Why ERIC Required in Your Portfolio: Article byRMB Group

Brexit has come and gone. After plunging precariously on the news, global stock markets quickly recovered all they lost following the announcement that the United Kingdom had voted to leave the European Union. So was all the hubbub much ado about nothing, or is there more to come? The future is unknowable, but the past may offer some clues.

Remember a brokerage firm by the name of Bear Stearns just prior to the 2008 housing crisis? Bear went bankrupt well before the more infamous bankruptcy of Lehman Brothers set in motion a cascade of events that eventually led to the biggest blowup in stocks since the Great Depression.

You don’t hear much about Bear Stearns anymore. That’s because the Fed arranged for it to be snapped up by JPMorgan Chase before any real damage to market confidence was done. But the Bear bankruptcy was important because, like a canary in a coal mine, it signaled something wasn’t right in the banking system.
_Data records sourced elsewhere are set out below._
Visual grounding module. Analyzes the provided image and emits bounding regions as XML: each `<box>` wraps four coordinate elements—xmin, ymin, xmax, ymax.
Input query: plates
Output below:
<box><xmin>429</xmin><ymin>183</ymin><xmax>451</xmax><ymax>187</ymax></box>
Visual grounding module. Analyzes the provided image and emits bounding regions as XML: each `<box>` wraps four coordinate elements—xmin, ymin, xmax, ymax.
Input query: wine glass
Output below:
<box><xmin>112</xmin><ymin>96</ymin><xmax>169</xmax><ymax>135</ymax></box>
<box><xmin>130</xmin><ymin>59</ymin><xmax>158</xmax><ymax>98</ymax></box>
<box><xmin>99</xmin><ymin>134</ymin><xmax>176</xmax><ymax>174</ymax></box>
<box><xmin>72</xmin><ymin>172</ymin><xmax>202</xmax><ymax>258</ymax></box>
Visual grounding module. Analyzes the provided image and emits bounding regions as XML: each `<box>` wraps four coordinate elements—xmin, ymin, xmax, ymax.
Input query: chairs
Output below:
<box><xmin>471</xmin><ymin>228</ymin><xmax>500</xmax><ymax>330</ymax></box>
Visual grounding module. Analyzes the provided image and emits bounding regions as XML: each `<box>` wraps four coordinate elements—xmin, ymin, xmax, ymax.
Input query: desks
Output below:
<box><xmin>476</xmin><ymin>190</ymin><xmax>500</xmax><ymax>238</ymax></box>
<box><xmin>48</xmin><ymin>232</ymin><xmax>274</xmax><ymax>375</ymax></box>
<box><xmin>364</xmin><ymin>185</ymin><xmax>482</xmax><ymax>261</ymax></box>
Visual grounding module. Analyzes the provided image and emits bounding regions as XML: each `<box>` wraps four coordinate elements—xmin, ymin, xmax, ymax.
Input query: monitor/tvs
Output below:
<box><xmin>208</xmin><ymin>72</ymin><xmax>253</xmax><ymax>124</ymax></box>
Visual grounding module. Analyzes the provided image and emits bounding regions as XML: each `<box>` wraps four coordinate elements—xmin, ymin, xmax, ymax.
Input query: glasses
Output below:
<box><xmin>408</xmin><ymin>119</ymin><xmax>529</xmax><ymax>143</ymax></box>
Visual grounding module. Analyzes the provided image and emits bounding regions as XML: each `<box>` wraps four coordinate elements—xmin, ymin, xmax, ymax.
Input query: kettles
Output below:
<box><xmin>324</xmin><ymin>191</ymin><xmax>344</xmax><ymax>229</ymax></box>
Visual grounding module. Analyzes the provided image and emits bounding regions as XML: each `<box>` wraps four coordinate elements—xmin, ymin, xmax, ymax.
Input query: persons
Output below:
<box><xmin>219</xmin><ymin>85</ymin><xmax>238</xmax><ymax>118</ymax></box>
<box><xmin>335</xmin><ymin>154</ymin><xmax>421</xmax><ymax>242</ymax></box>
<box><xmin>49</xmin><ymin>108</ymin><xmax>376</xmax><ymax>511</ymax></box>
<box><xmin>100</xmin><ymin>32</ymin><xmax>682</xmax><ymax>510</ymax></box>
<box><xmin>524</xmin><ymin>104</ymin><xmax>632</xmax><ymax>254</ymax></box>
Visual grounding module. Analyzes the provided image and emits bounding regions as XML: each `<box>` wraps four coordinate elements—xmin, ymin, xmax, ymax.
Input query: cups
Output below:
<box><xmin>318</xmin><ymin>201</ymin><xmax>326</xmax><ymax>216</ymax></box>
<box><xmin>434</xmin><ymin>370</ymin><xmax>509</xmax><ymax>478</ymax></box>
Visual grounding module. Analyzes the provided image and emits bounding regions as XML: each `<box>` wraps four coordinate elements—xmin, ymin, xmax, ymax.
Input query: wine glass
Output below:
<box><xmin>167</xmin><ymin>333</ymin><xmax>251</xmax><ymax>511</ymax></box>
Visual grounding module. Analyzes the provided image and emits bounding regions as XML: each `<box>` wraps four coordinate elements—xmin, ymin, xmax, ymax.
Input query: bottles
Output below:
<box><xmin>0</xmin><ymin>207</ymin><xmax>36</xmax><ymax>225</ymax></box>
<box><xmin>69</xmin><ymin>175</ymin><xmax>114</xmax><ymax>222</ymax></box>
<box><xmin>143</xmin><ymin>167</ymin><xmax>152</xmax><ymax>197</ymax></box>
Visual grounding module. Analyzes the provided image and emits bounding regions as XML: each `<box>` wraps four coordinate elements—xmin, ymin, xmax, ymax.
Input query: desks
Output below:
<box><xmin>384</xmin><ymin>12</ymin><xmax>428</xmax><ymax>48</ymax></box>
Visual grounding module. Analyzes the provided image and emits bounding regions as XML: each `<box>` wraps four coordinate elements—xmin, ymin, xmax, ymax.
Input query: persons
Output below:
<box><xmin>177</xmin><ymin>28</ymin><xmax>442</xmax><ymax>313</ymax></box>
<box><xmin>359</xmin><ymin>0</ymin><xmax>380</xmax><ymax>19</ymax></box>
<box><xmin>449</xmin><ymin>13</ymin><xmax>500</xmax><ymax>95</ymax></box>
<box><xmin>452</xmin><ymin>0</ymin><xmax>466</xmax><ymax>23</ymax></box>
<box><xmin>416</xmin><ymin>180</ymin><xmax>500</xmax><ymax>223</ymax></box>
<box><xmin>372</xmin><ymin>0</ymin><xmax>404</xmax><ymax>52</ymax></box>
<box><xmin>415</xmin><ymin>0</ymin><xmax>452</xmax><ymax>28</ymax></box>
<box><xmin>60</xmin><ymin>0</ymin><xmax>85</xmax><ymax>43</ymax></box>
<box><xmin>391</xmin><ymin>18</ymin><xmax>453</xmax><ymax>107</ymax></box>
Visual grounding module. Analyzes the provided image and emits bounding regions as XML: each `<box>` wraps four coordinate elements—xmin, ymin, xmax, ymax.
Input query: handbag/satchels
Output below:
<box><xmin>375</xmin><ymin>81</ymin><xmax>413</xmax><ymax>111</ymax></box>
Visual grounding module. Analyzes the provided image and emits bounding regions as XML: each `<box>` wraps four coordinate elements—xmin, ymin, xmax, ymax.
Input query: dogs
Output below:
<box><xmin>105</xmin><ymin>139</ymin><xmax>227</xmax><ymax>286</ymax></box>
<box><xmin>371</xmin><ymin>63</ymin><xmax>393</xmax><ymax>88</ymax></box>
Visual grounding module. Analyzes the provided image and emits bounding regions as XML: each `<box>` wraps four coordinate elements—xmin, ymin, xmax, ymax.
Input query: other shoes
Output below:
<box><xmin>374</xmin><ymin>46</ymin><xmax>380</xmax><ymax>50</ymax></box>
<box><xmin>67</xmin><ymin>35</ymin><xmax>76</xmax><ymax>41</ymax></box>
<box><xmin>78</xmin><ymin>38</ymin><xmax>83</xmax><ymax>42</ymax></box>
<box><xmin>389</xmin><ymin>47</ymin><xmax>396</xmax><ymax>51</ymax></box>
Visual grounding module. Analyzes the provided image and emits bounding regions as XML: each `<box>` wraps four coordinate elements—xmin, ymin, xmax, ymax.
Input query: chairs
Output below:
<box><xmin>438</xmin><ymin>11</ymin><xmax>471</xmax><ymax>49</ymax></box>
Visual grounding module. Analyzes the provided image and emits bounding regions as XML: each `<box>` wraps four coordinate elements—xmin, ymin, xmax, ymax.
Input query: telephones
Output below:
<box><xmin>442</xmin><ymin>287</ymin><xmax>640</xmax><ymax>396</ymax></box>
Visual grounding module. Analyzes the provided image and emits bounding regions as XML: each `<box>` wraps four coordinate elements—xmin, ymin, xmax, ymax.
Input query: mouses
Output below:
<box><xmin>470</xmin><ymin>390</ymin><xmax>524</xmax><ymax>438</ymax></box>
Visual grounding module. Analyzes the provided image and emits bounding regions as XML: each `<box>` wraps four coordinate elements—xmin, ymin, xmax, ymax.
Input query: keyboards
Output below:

Is the Brexit vote in the UK today’s Bear Stearns bankruptcy? With the rise of Donald Trump and ascendant nationalist political parties throughout nearly all Europe, it sure seems like it. Brexit is just one of many signs that the political reality is changing. Gone is the one-world optimism that followed the fall of the Berlin wall. Globalization is now the enemy for many.

Growing numbers of neglected, angry middle-class wage earners across the globe are clamoring to “get their countries back.” Pitchforks are being sharpened here and in Europe as voters revolt against the status quo. Protective walls, both economic and literal, are growing more popular on both continents. Stocks do not like walls – or anything that hampers commerce. Will today’s Brexit warning be followed by tomorrow’s “Lehman moment”? Investors need be ready now.

The Argument for Diversification

We’ve featured the chart below before. It shows the performance of managed futures (the lighter blue line), domestic stocks (the orange line), international stocks (the dark blue line) and ten-year treasuries (the green line). The circled areas indicate previous periods of market crisis. Past performance may not be indicative of future results, but this chart does tell a story.


Professionally-managed futures run by Commodity Trading Advisors (CTAs) are completely uncorrelated with both stocks and bonds and have a history of doing well in times of crisis. That’s why they are popular with university endowments, hedge funds and institutional investors.